* [Record set]:
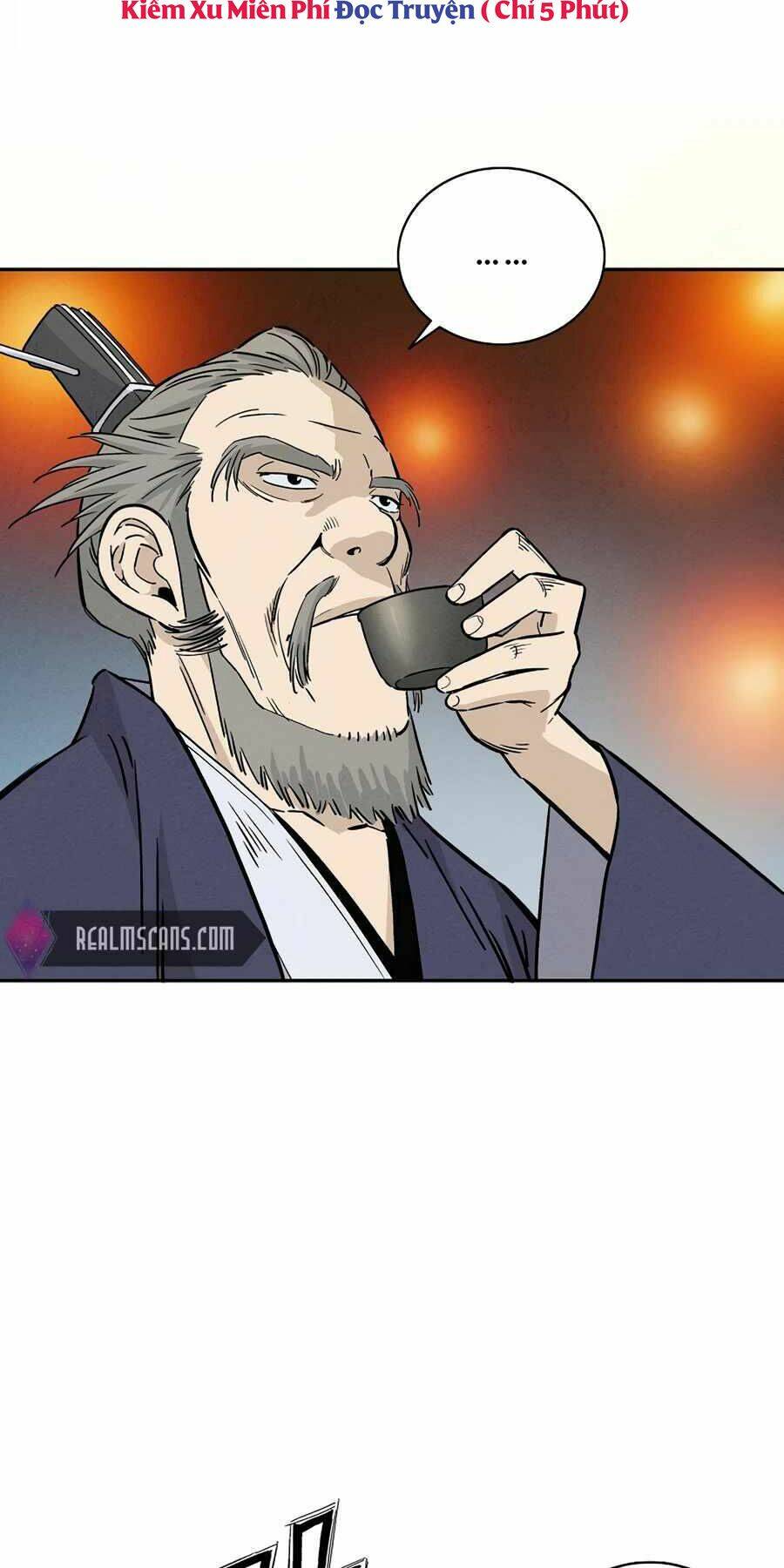 Trọng Sinh Thành Thần Y Thời Tam Quốc Chapter 28 - Trang 2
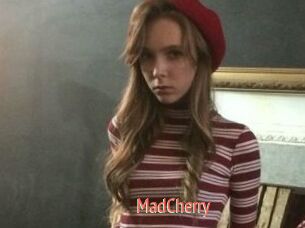 MadCherry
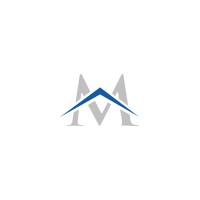 MAHEL REAL ESTATE logo - Similar company to Icicb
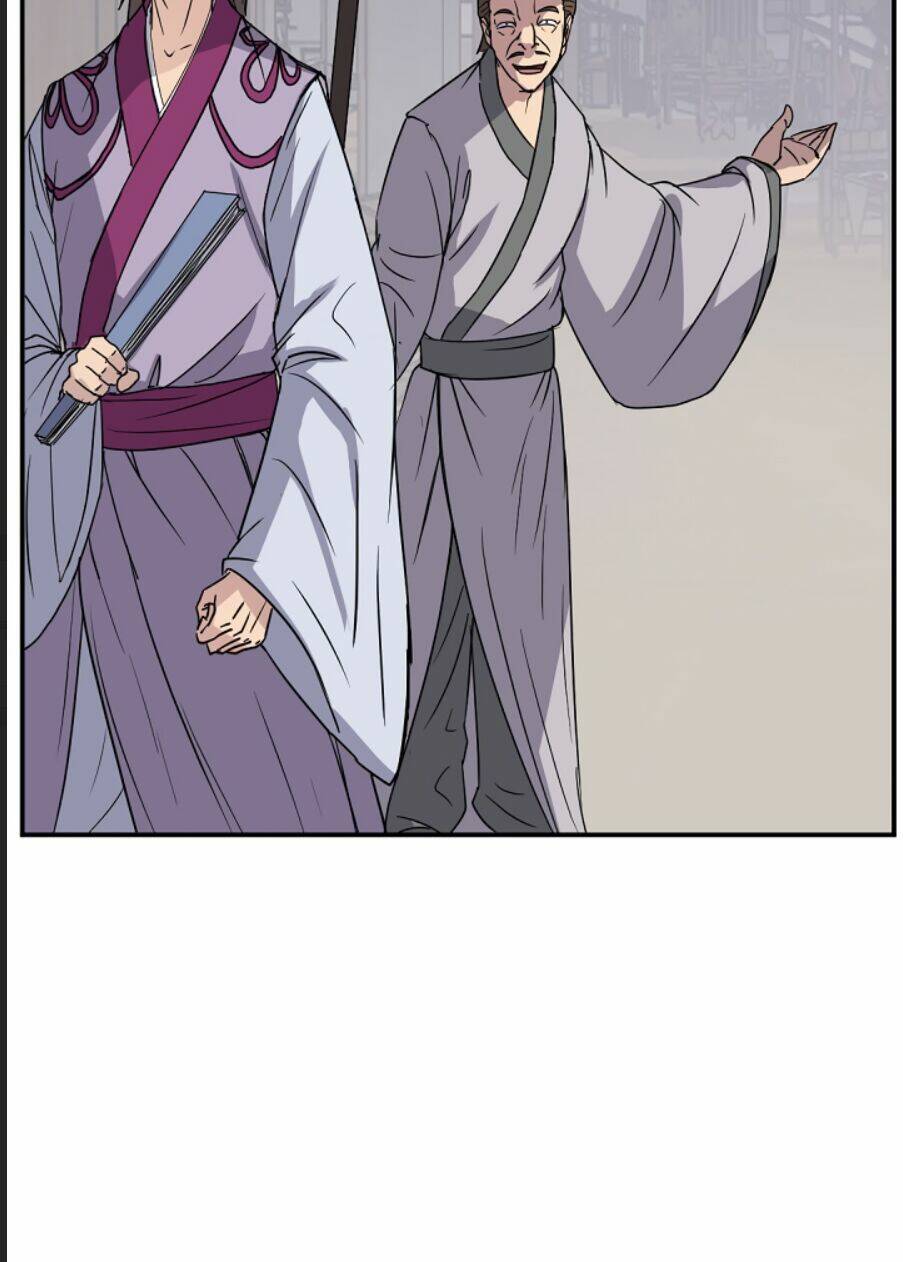 Trọng Sinh Bất Khả Chiến Bại - Chapter 86 - Page 38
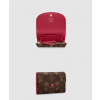 [LOUIS VUITTON-루이비통]<br>로잘리 코인퍼스 M41939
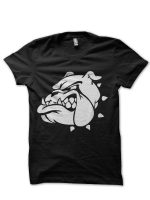 Dog T-Shirt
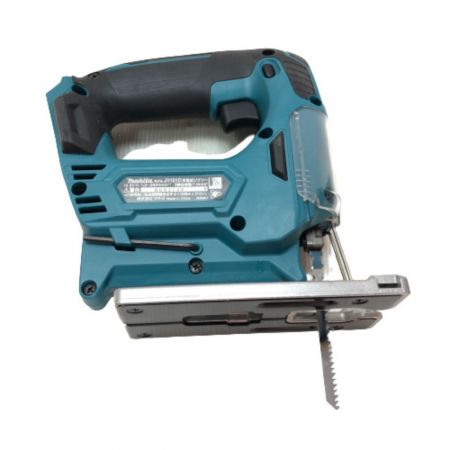  MAKITA マキタ ジグソー　 JV101DSH グリーン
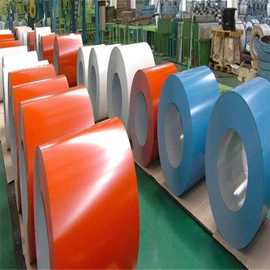 金属建材;铝及铝合金材;铝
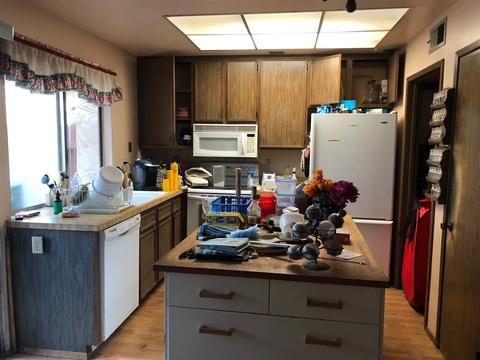 10529 Kerrigan Ct, Santee, CA 92071 photo 7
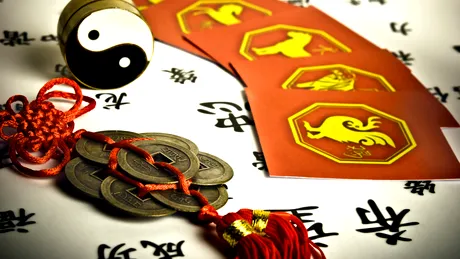 Horoscop chinezesc pentru primele zile din februarie. Aceste zodii se vor afla într-o cumpănă decisivă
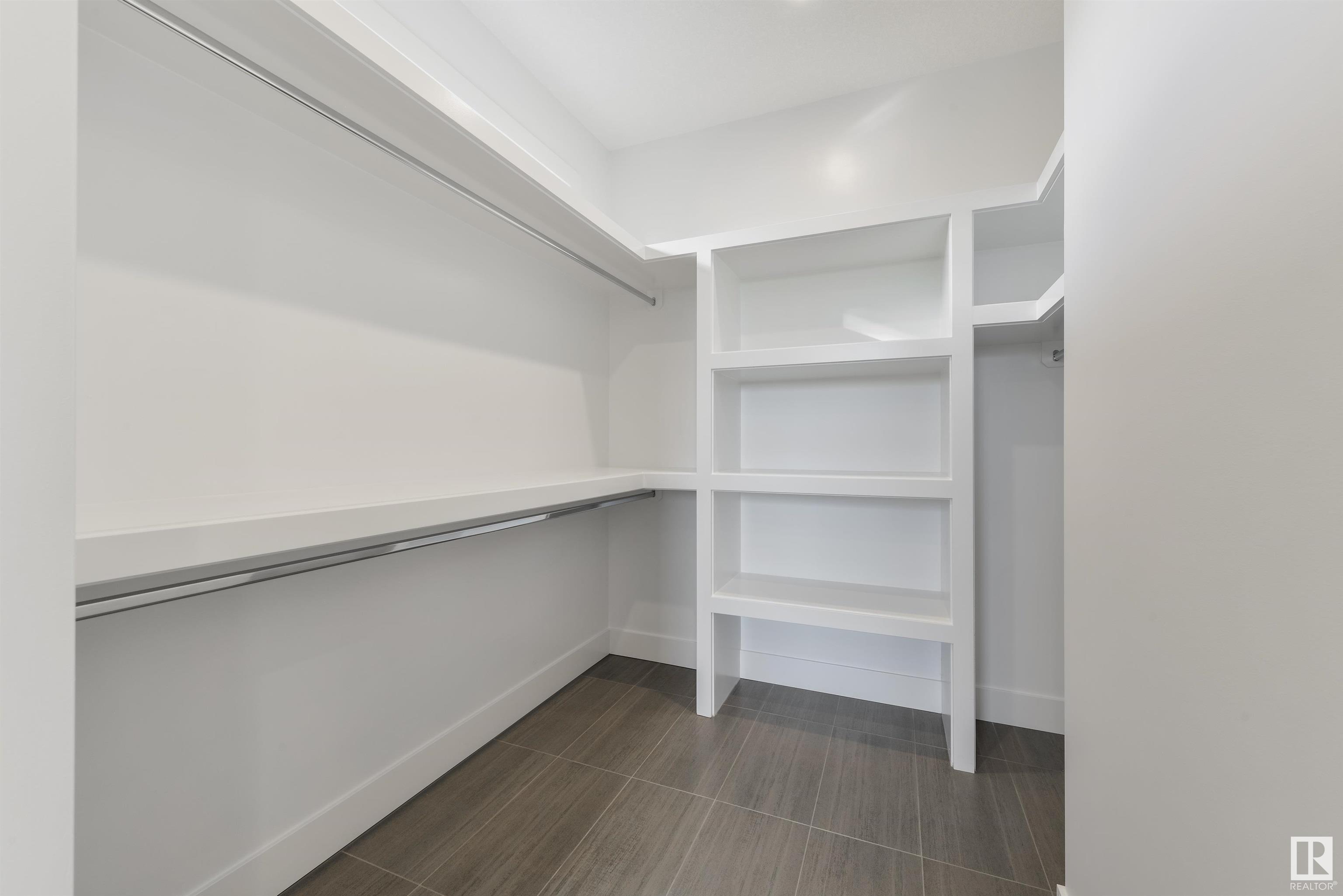      8105 144 ST NW , Edmonton,  ,T5R 0R3 ;  Listing Number: MLS E4416966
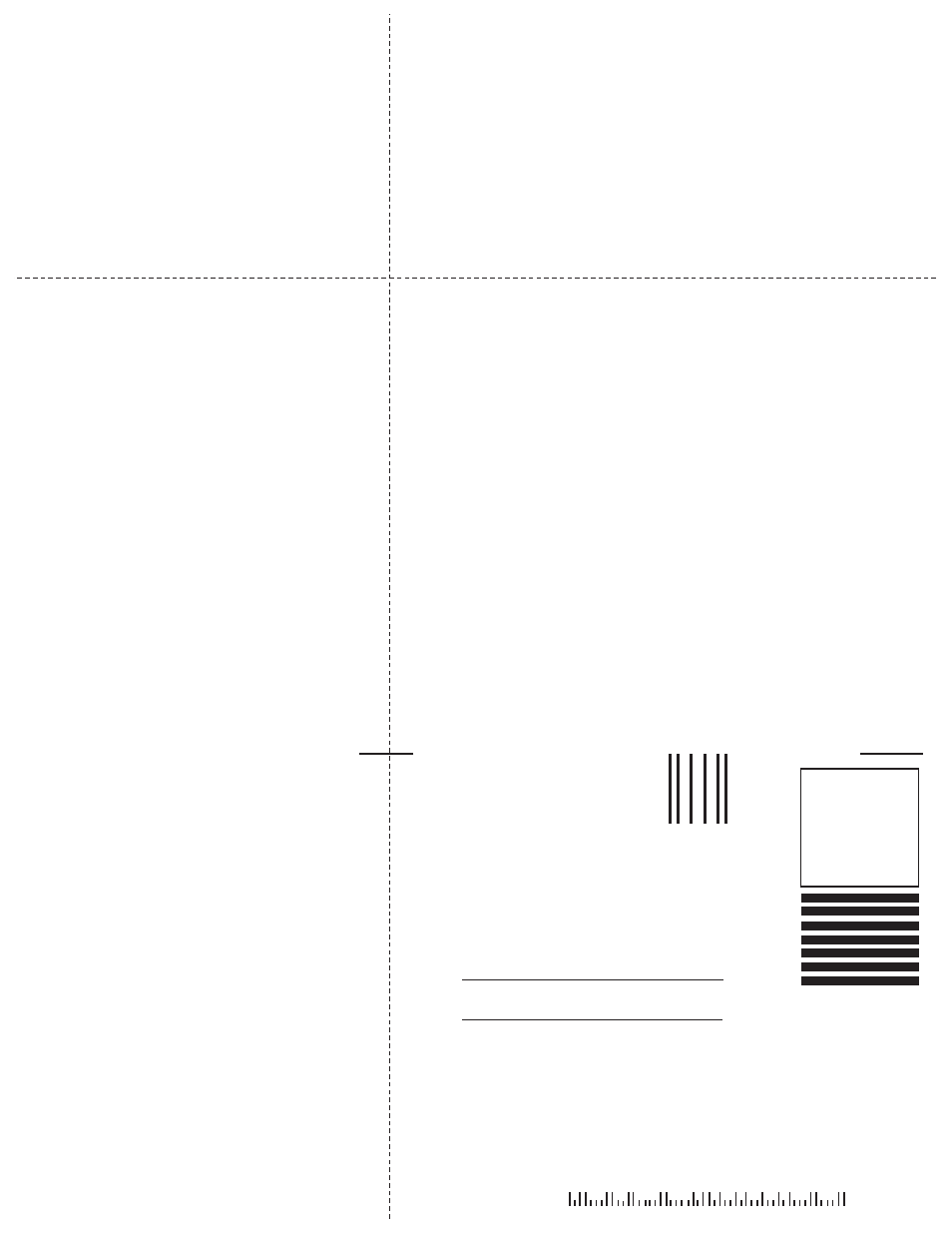 BendixKing KLN 90B User Manual | Page 22 / 198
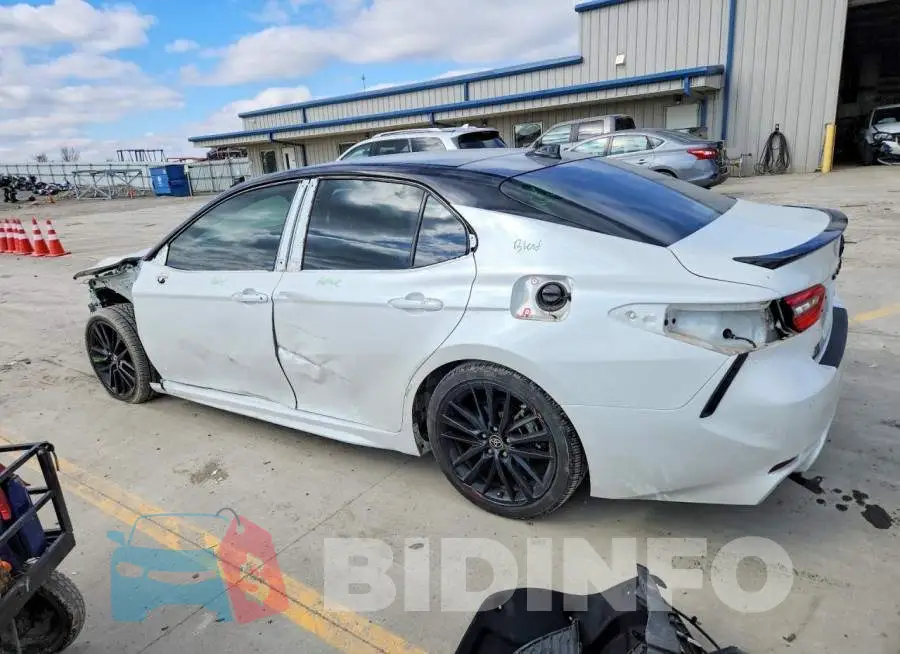 4T1KZ1AK5PU072105 Photo# 2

* [Exercise]: Transcribe every caption line in the data above exactly, leaving the pictures out of your answer.

* [Exercise result]:
 Trọng Sinh Thành Thần Y Thời Tam Quốc Chapter 28 - Trang 2
 MadCherry
 MAHEL REAL ESTATE logo - Similar company to Icicb
 Trọng Sinh Bất Khả Chiến Bại - Chapter 86 - Page 38
 [LOUIS VUITTON-루이비통]<br>로잘리 코인퍼스 M41939
 Dog T-Shirt
  MAKITA マキタ ジグソー　 JV101DSH グリーン
 金属建材;铝及铝合金材;铝
 10529 Kerrigan Ct, Santee, CA 92071 photo 7
 Horoscop chinezesc pentru primele zile din februarie. Aceste zodii se vor afla într-o cumpănă decisivă
      8105 144 ST NW , Edmonton,  ,T5R 0R3 ;  Listing Number: MLS E4416966
 BendixKing KLN 90B User Manual | Page 22 / 198
 4T1KZ1AK5PU072105 Photo# 2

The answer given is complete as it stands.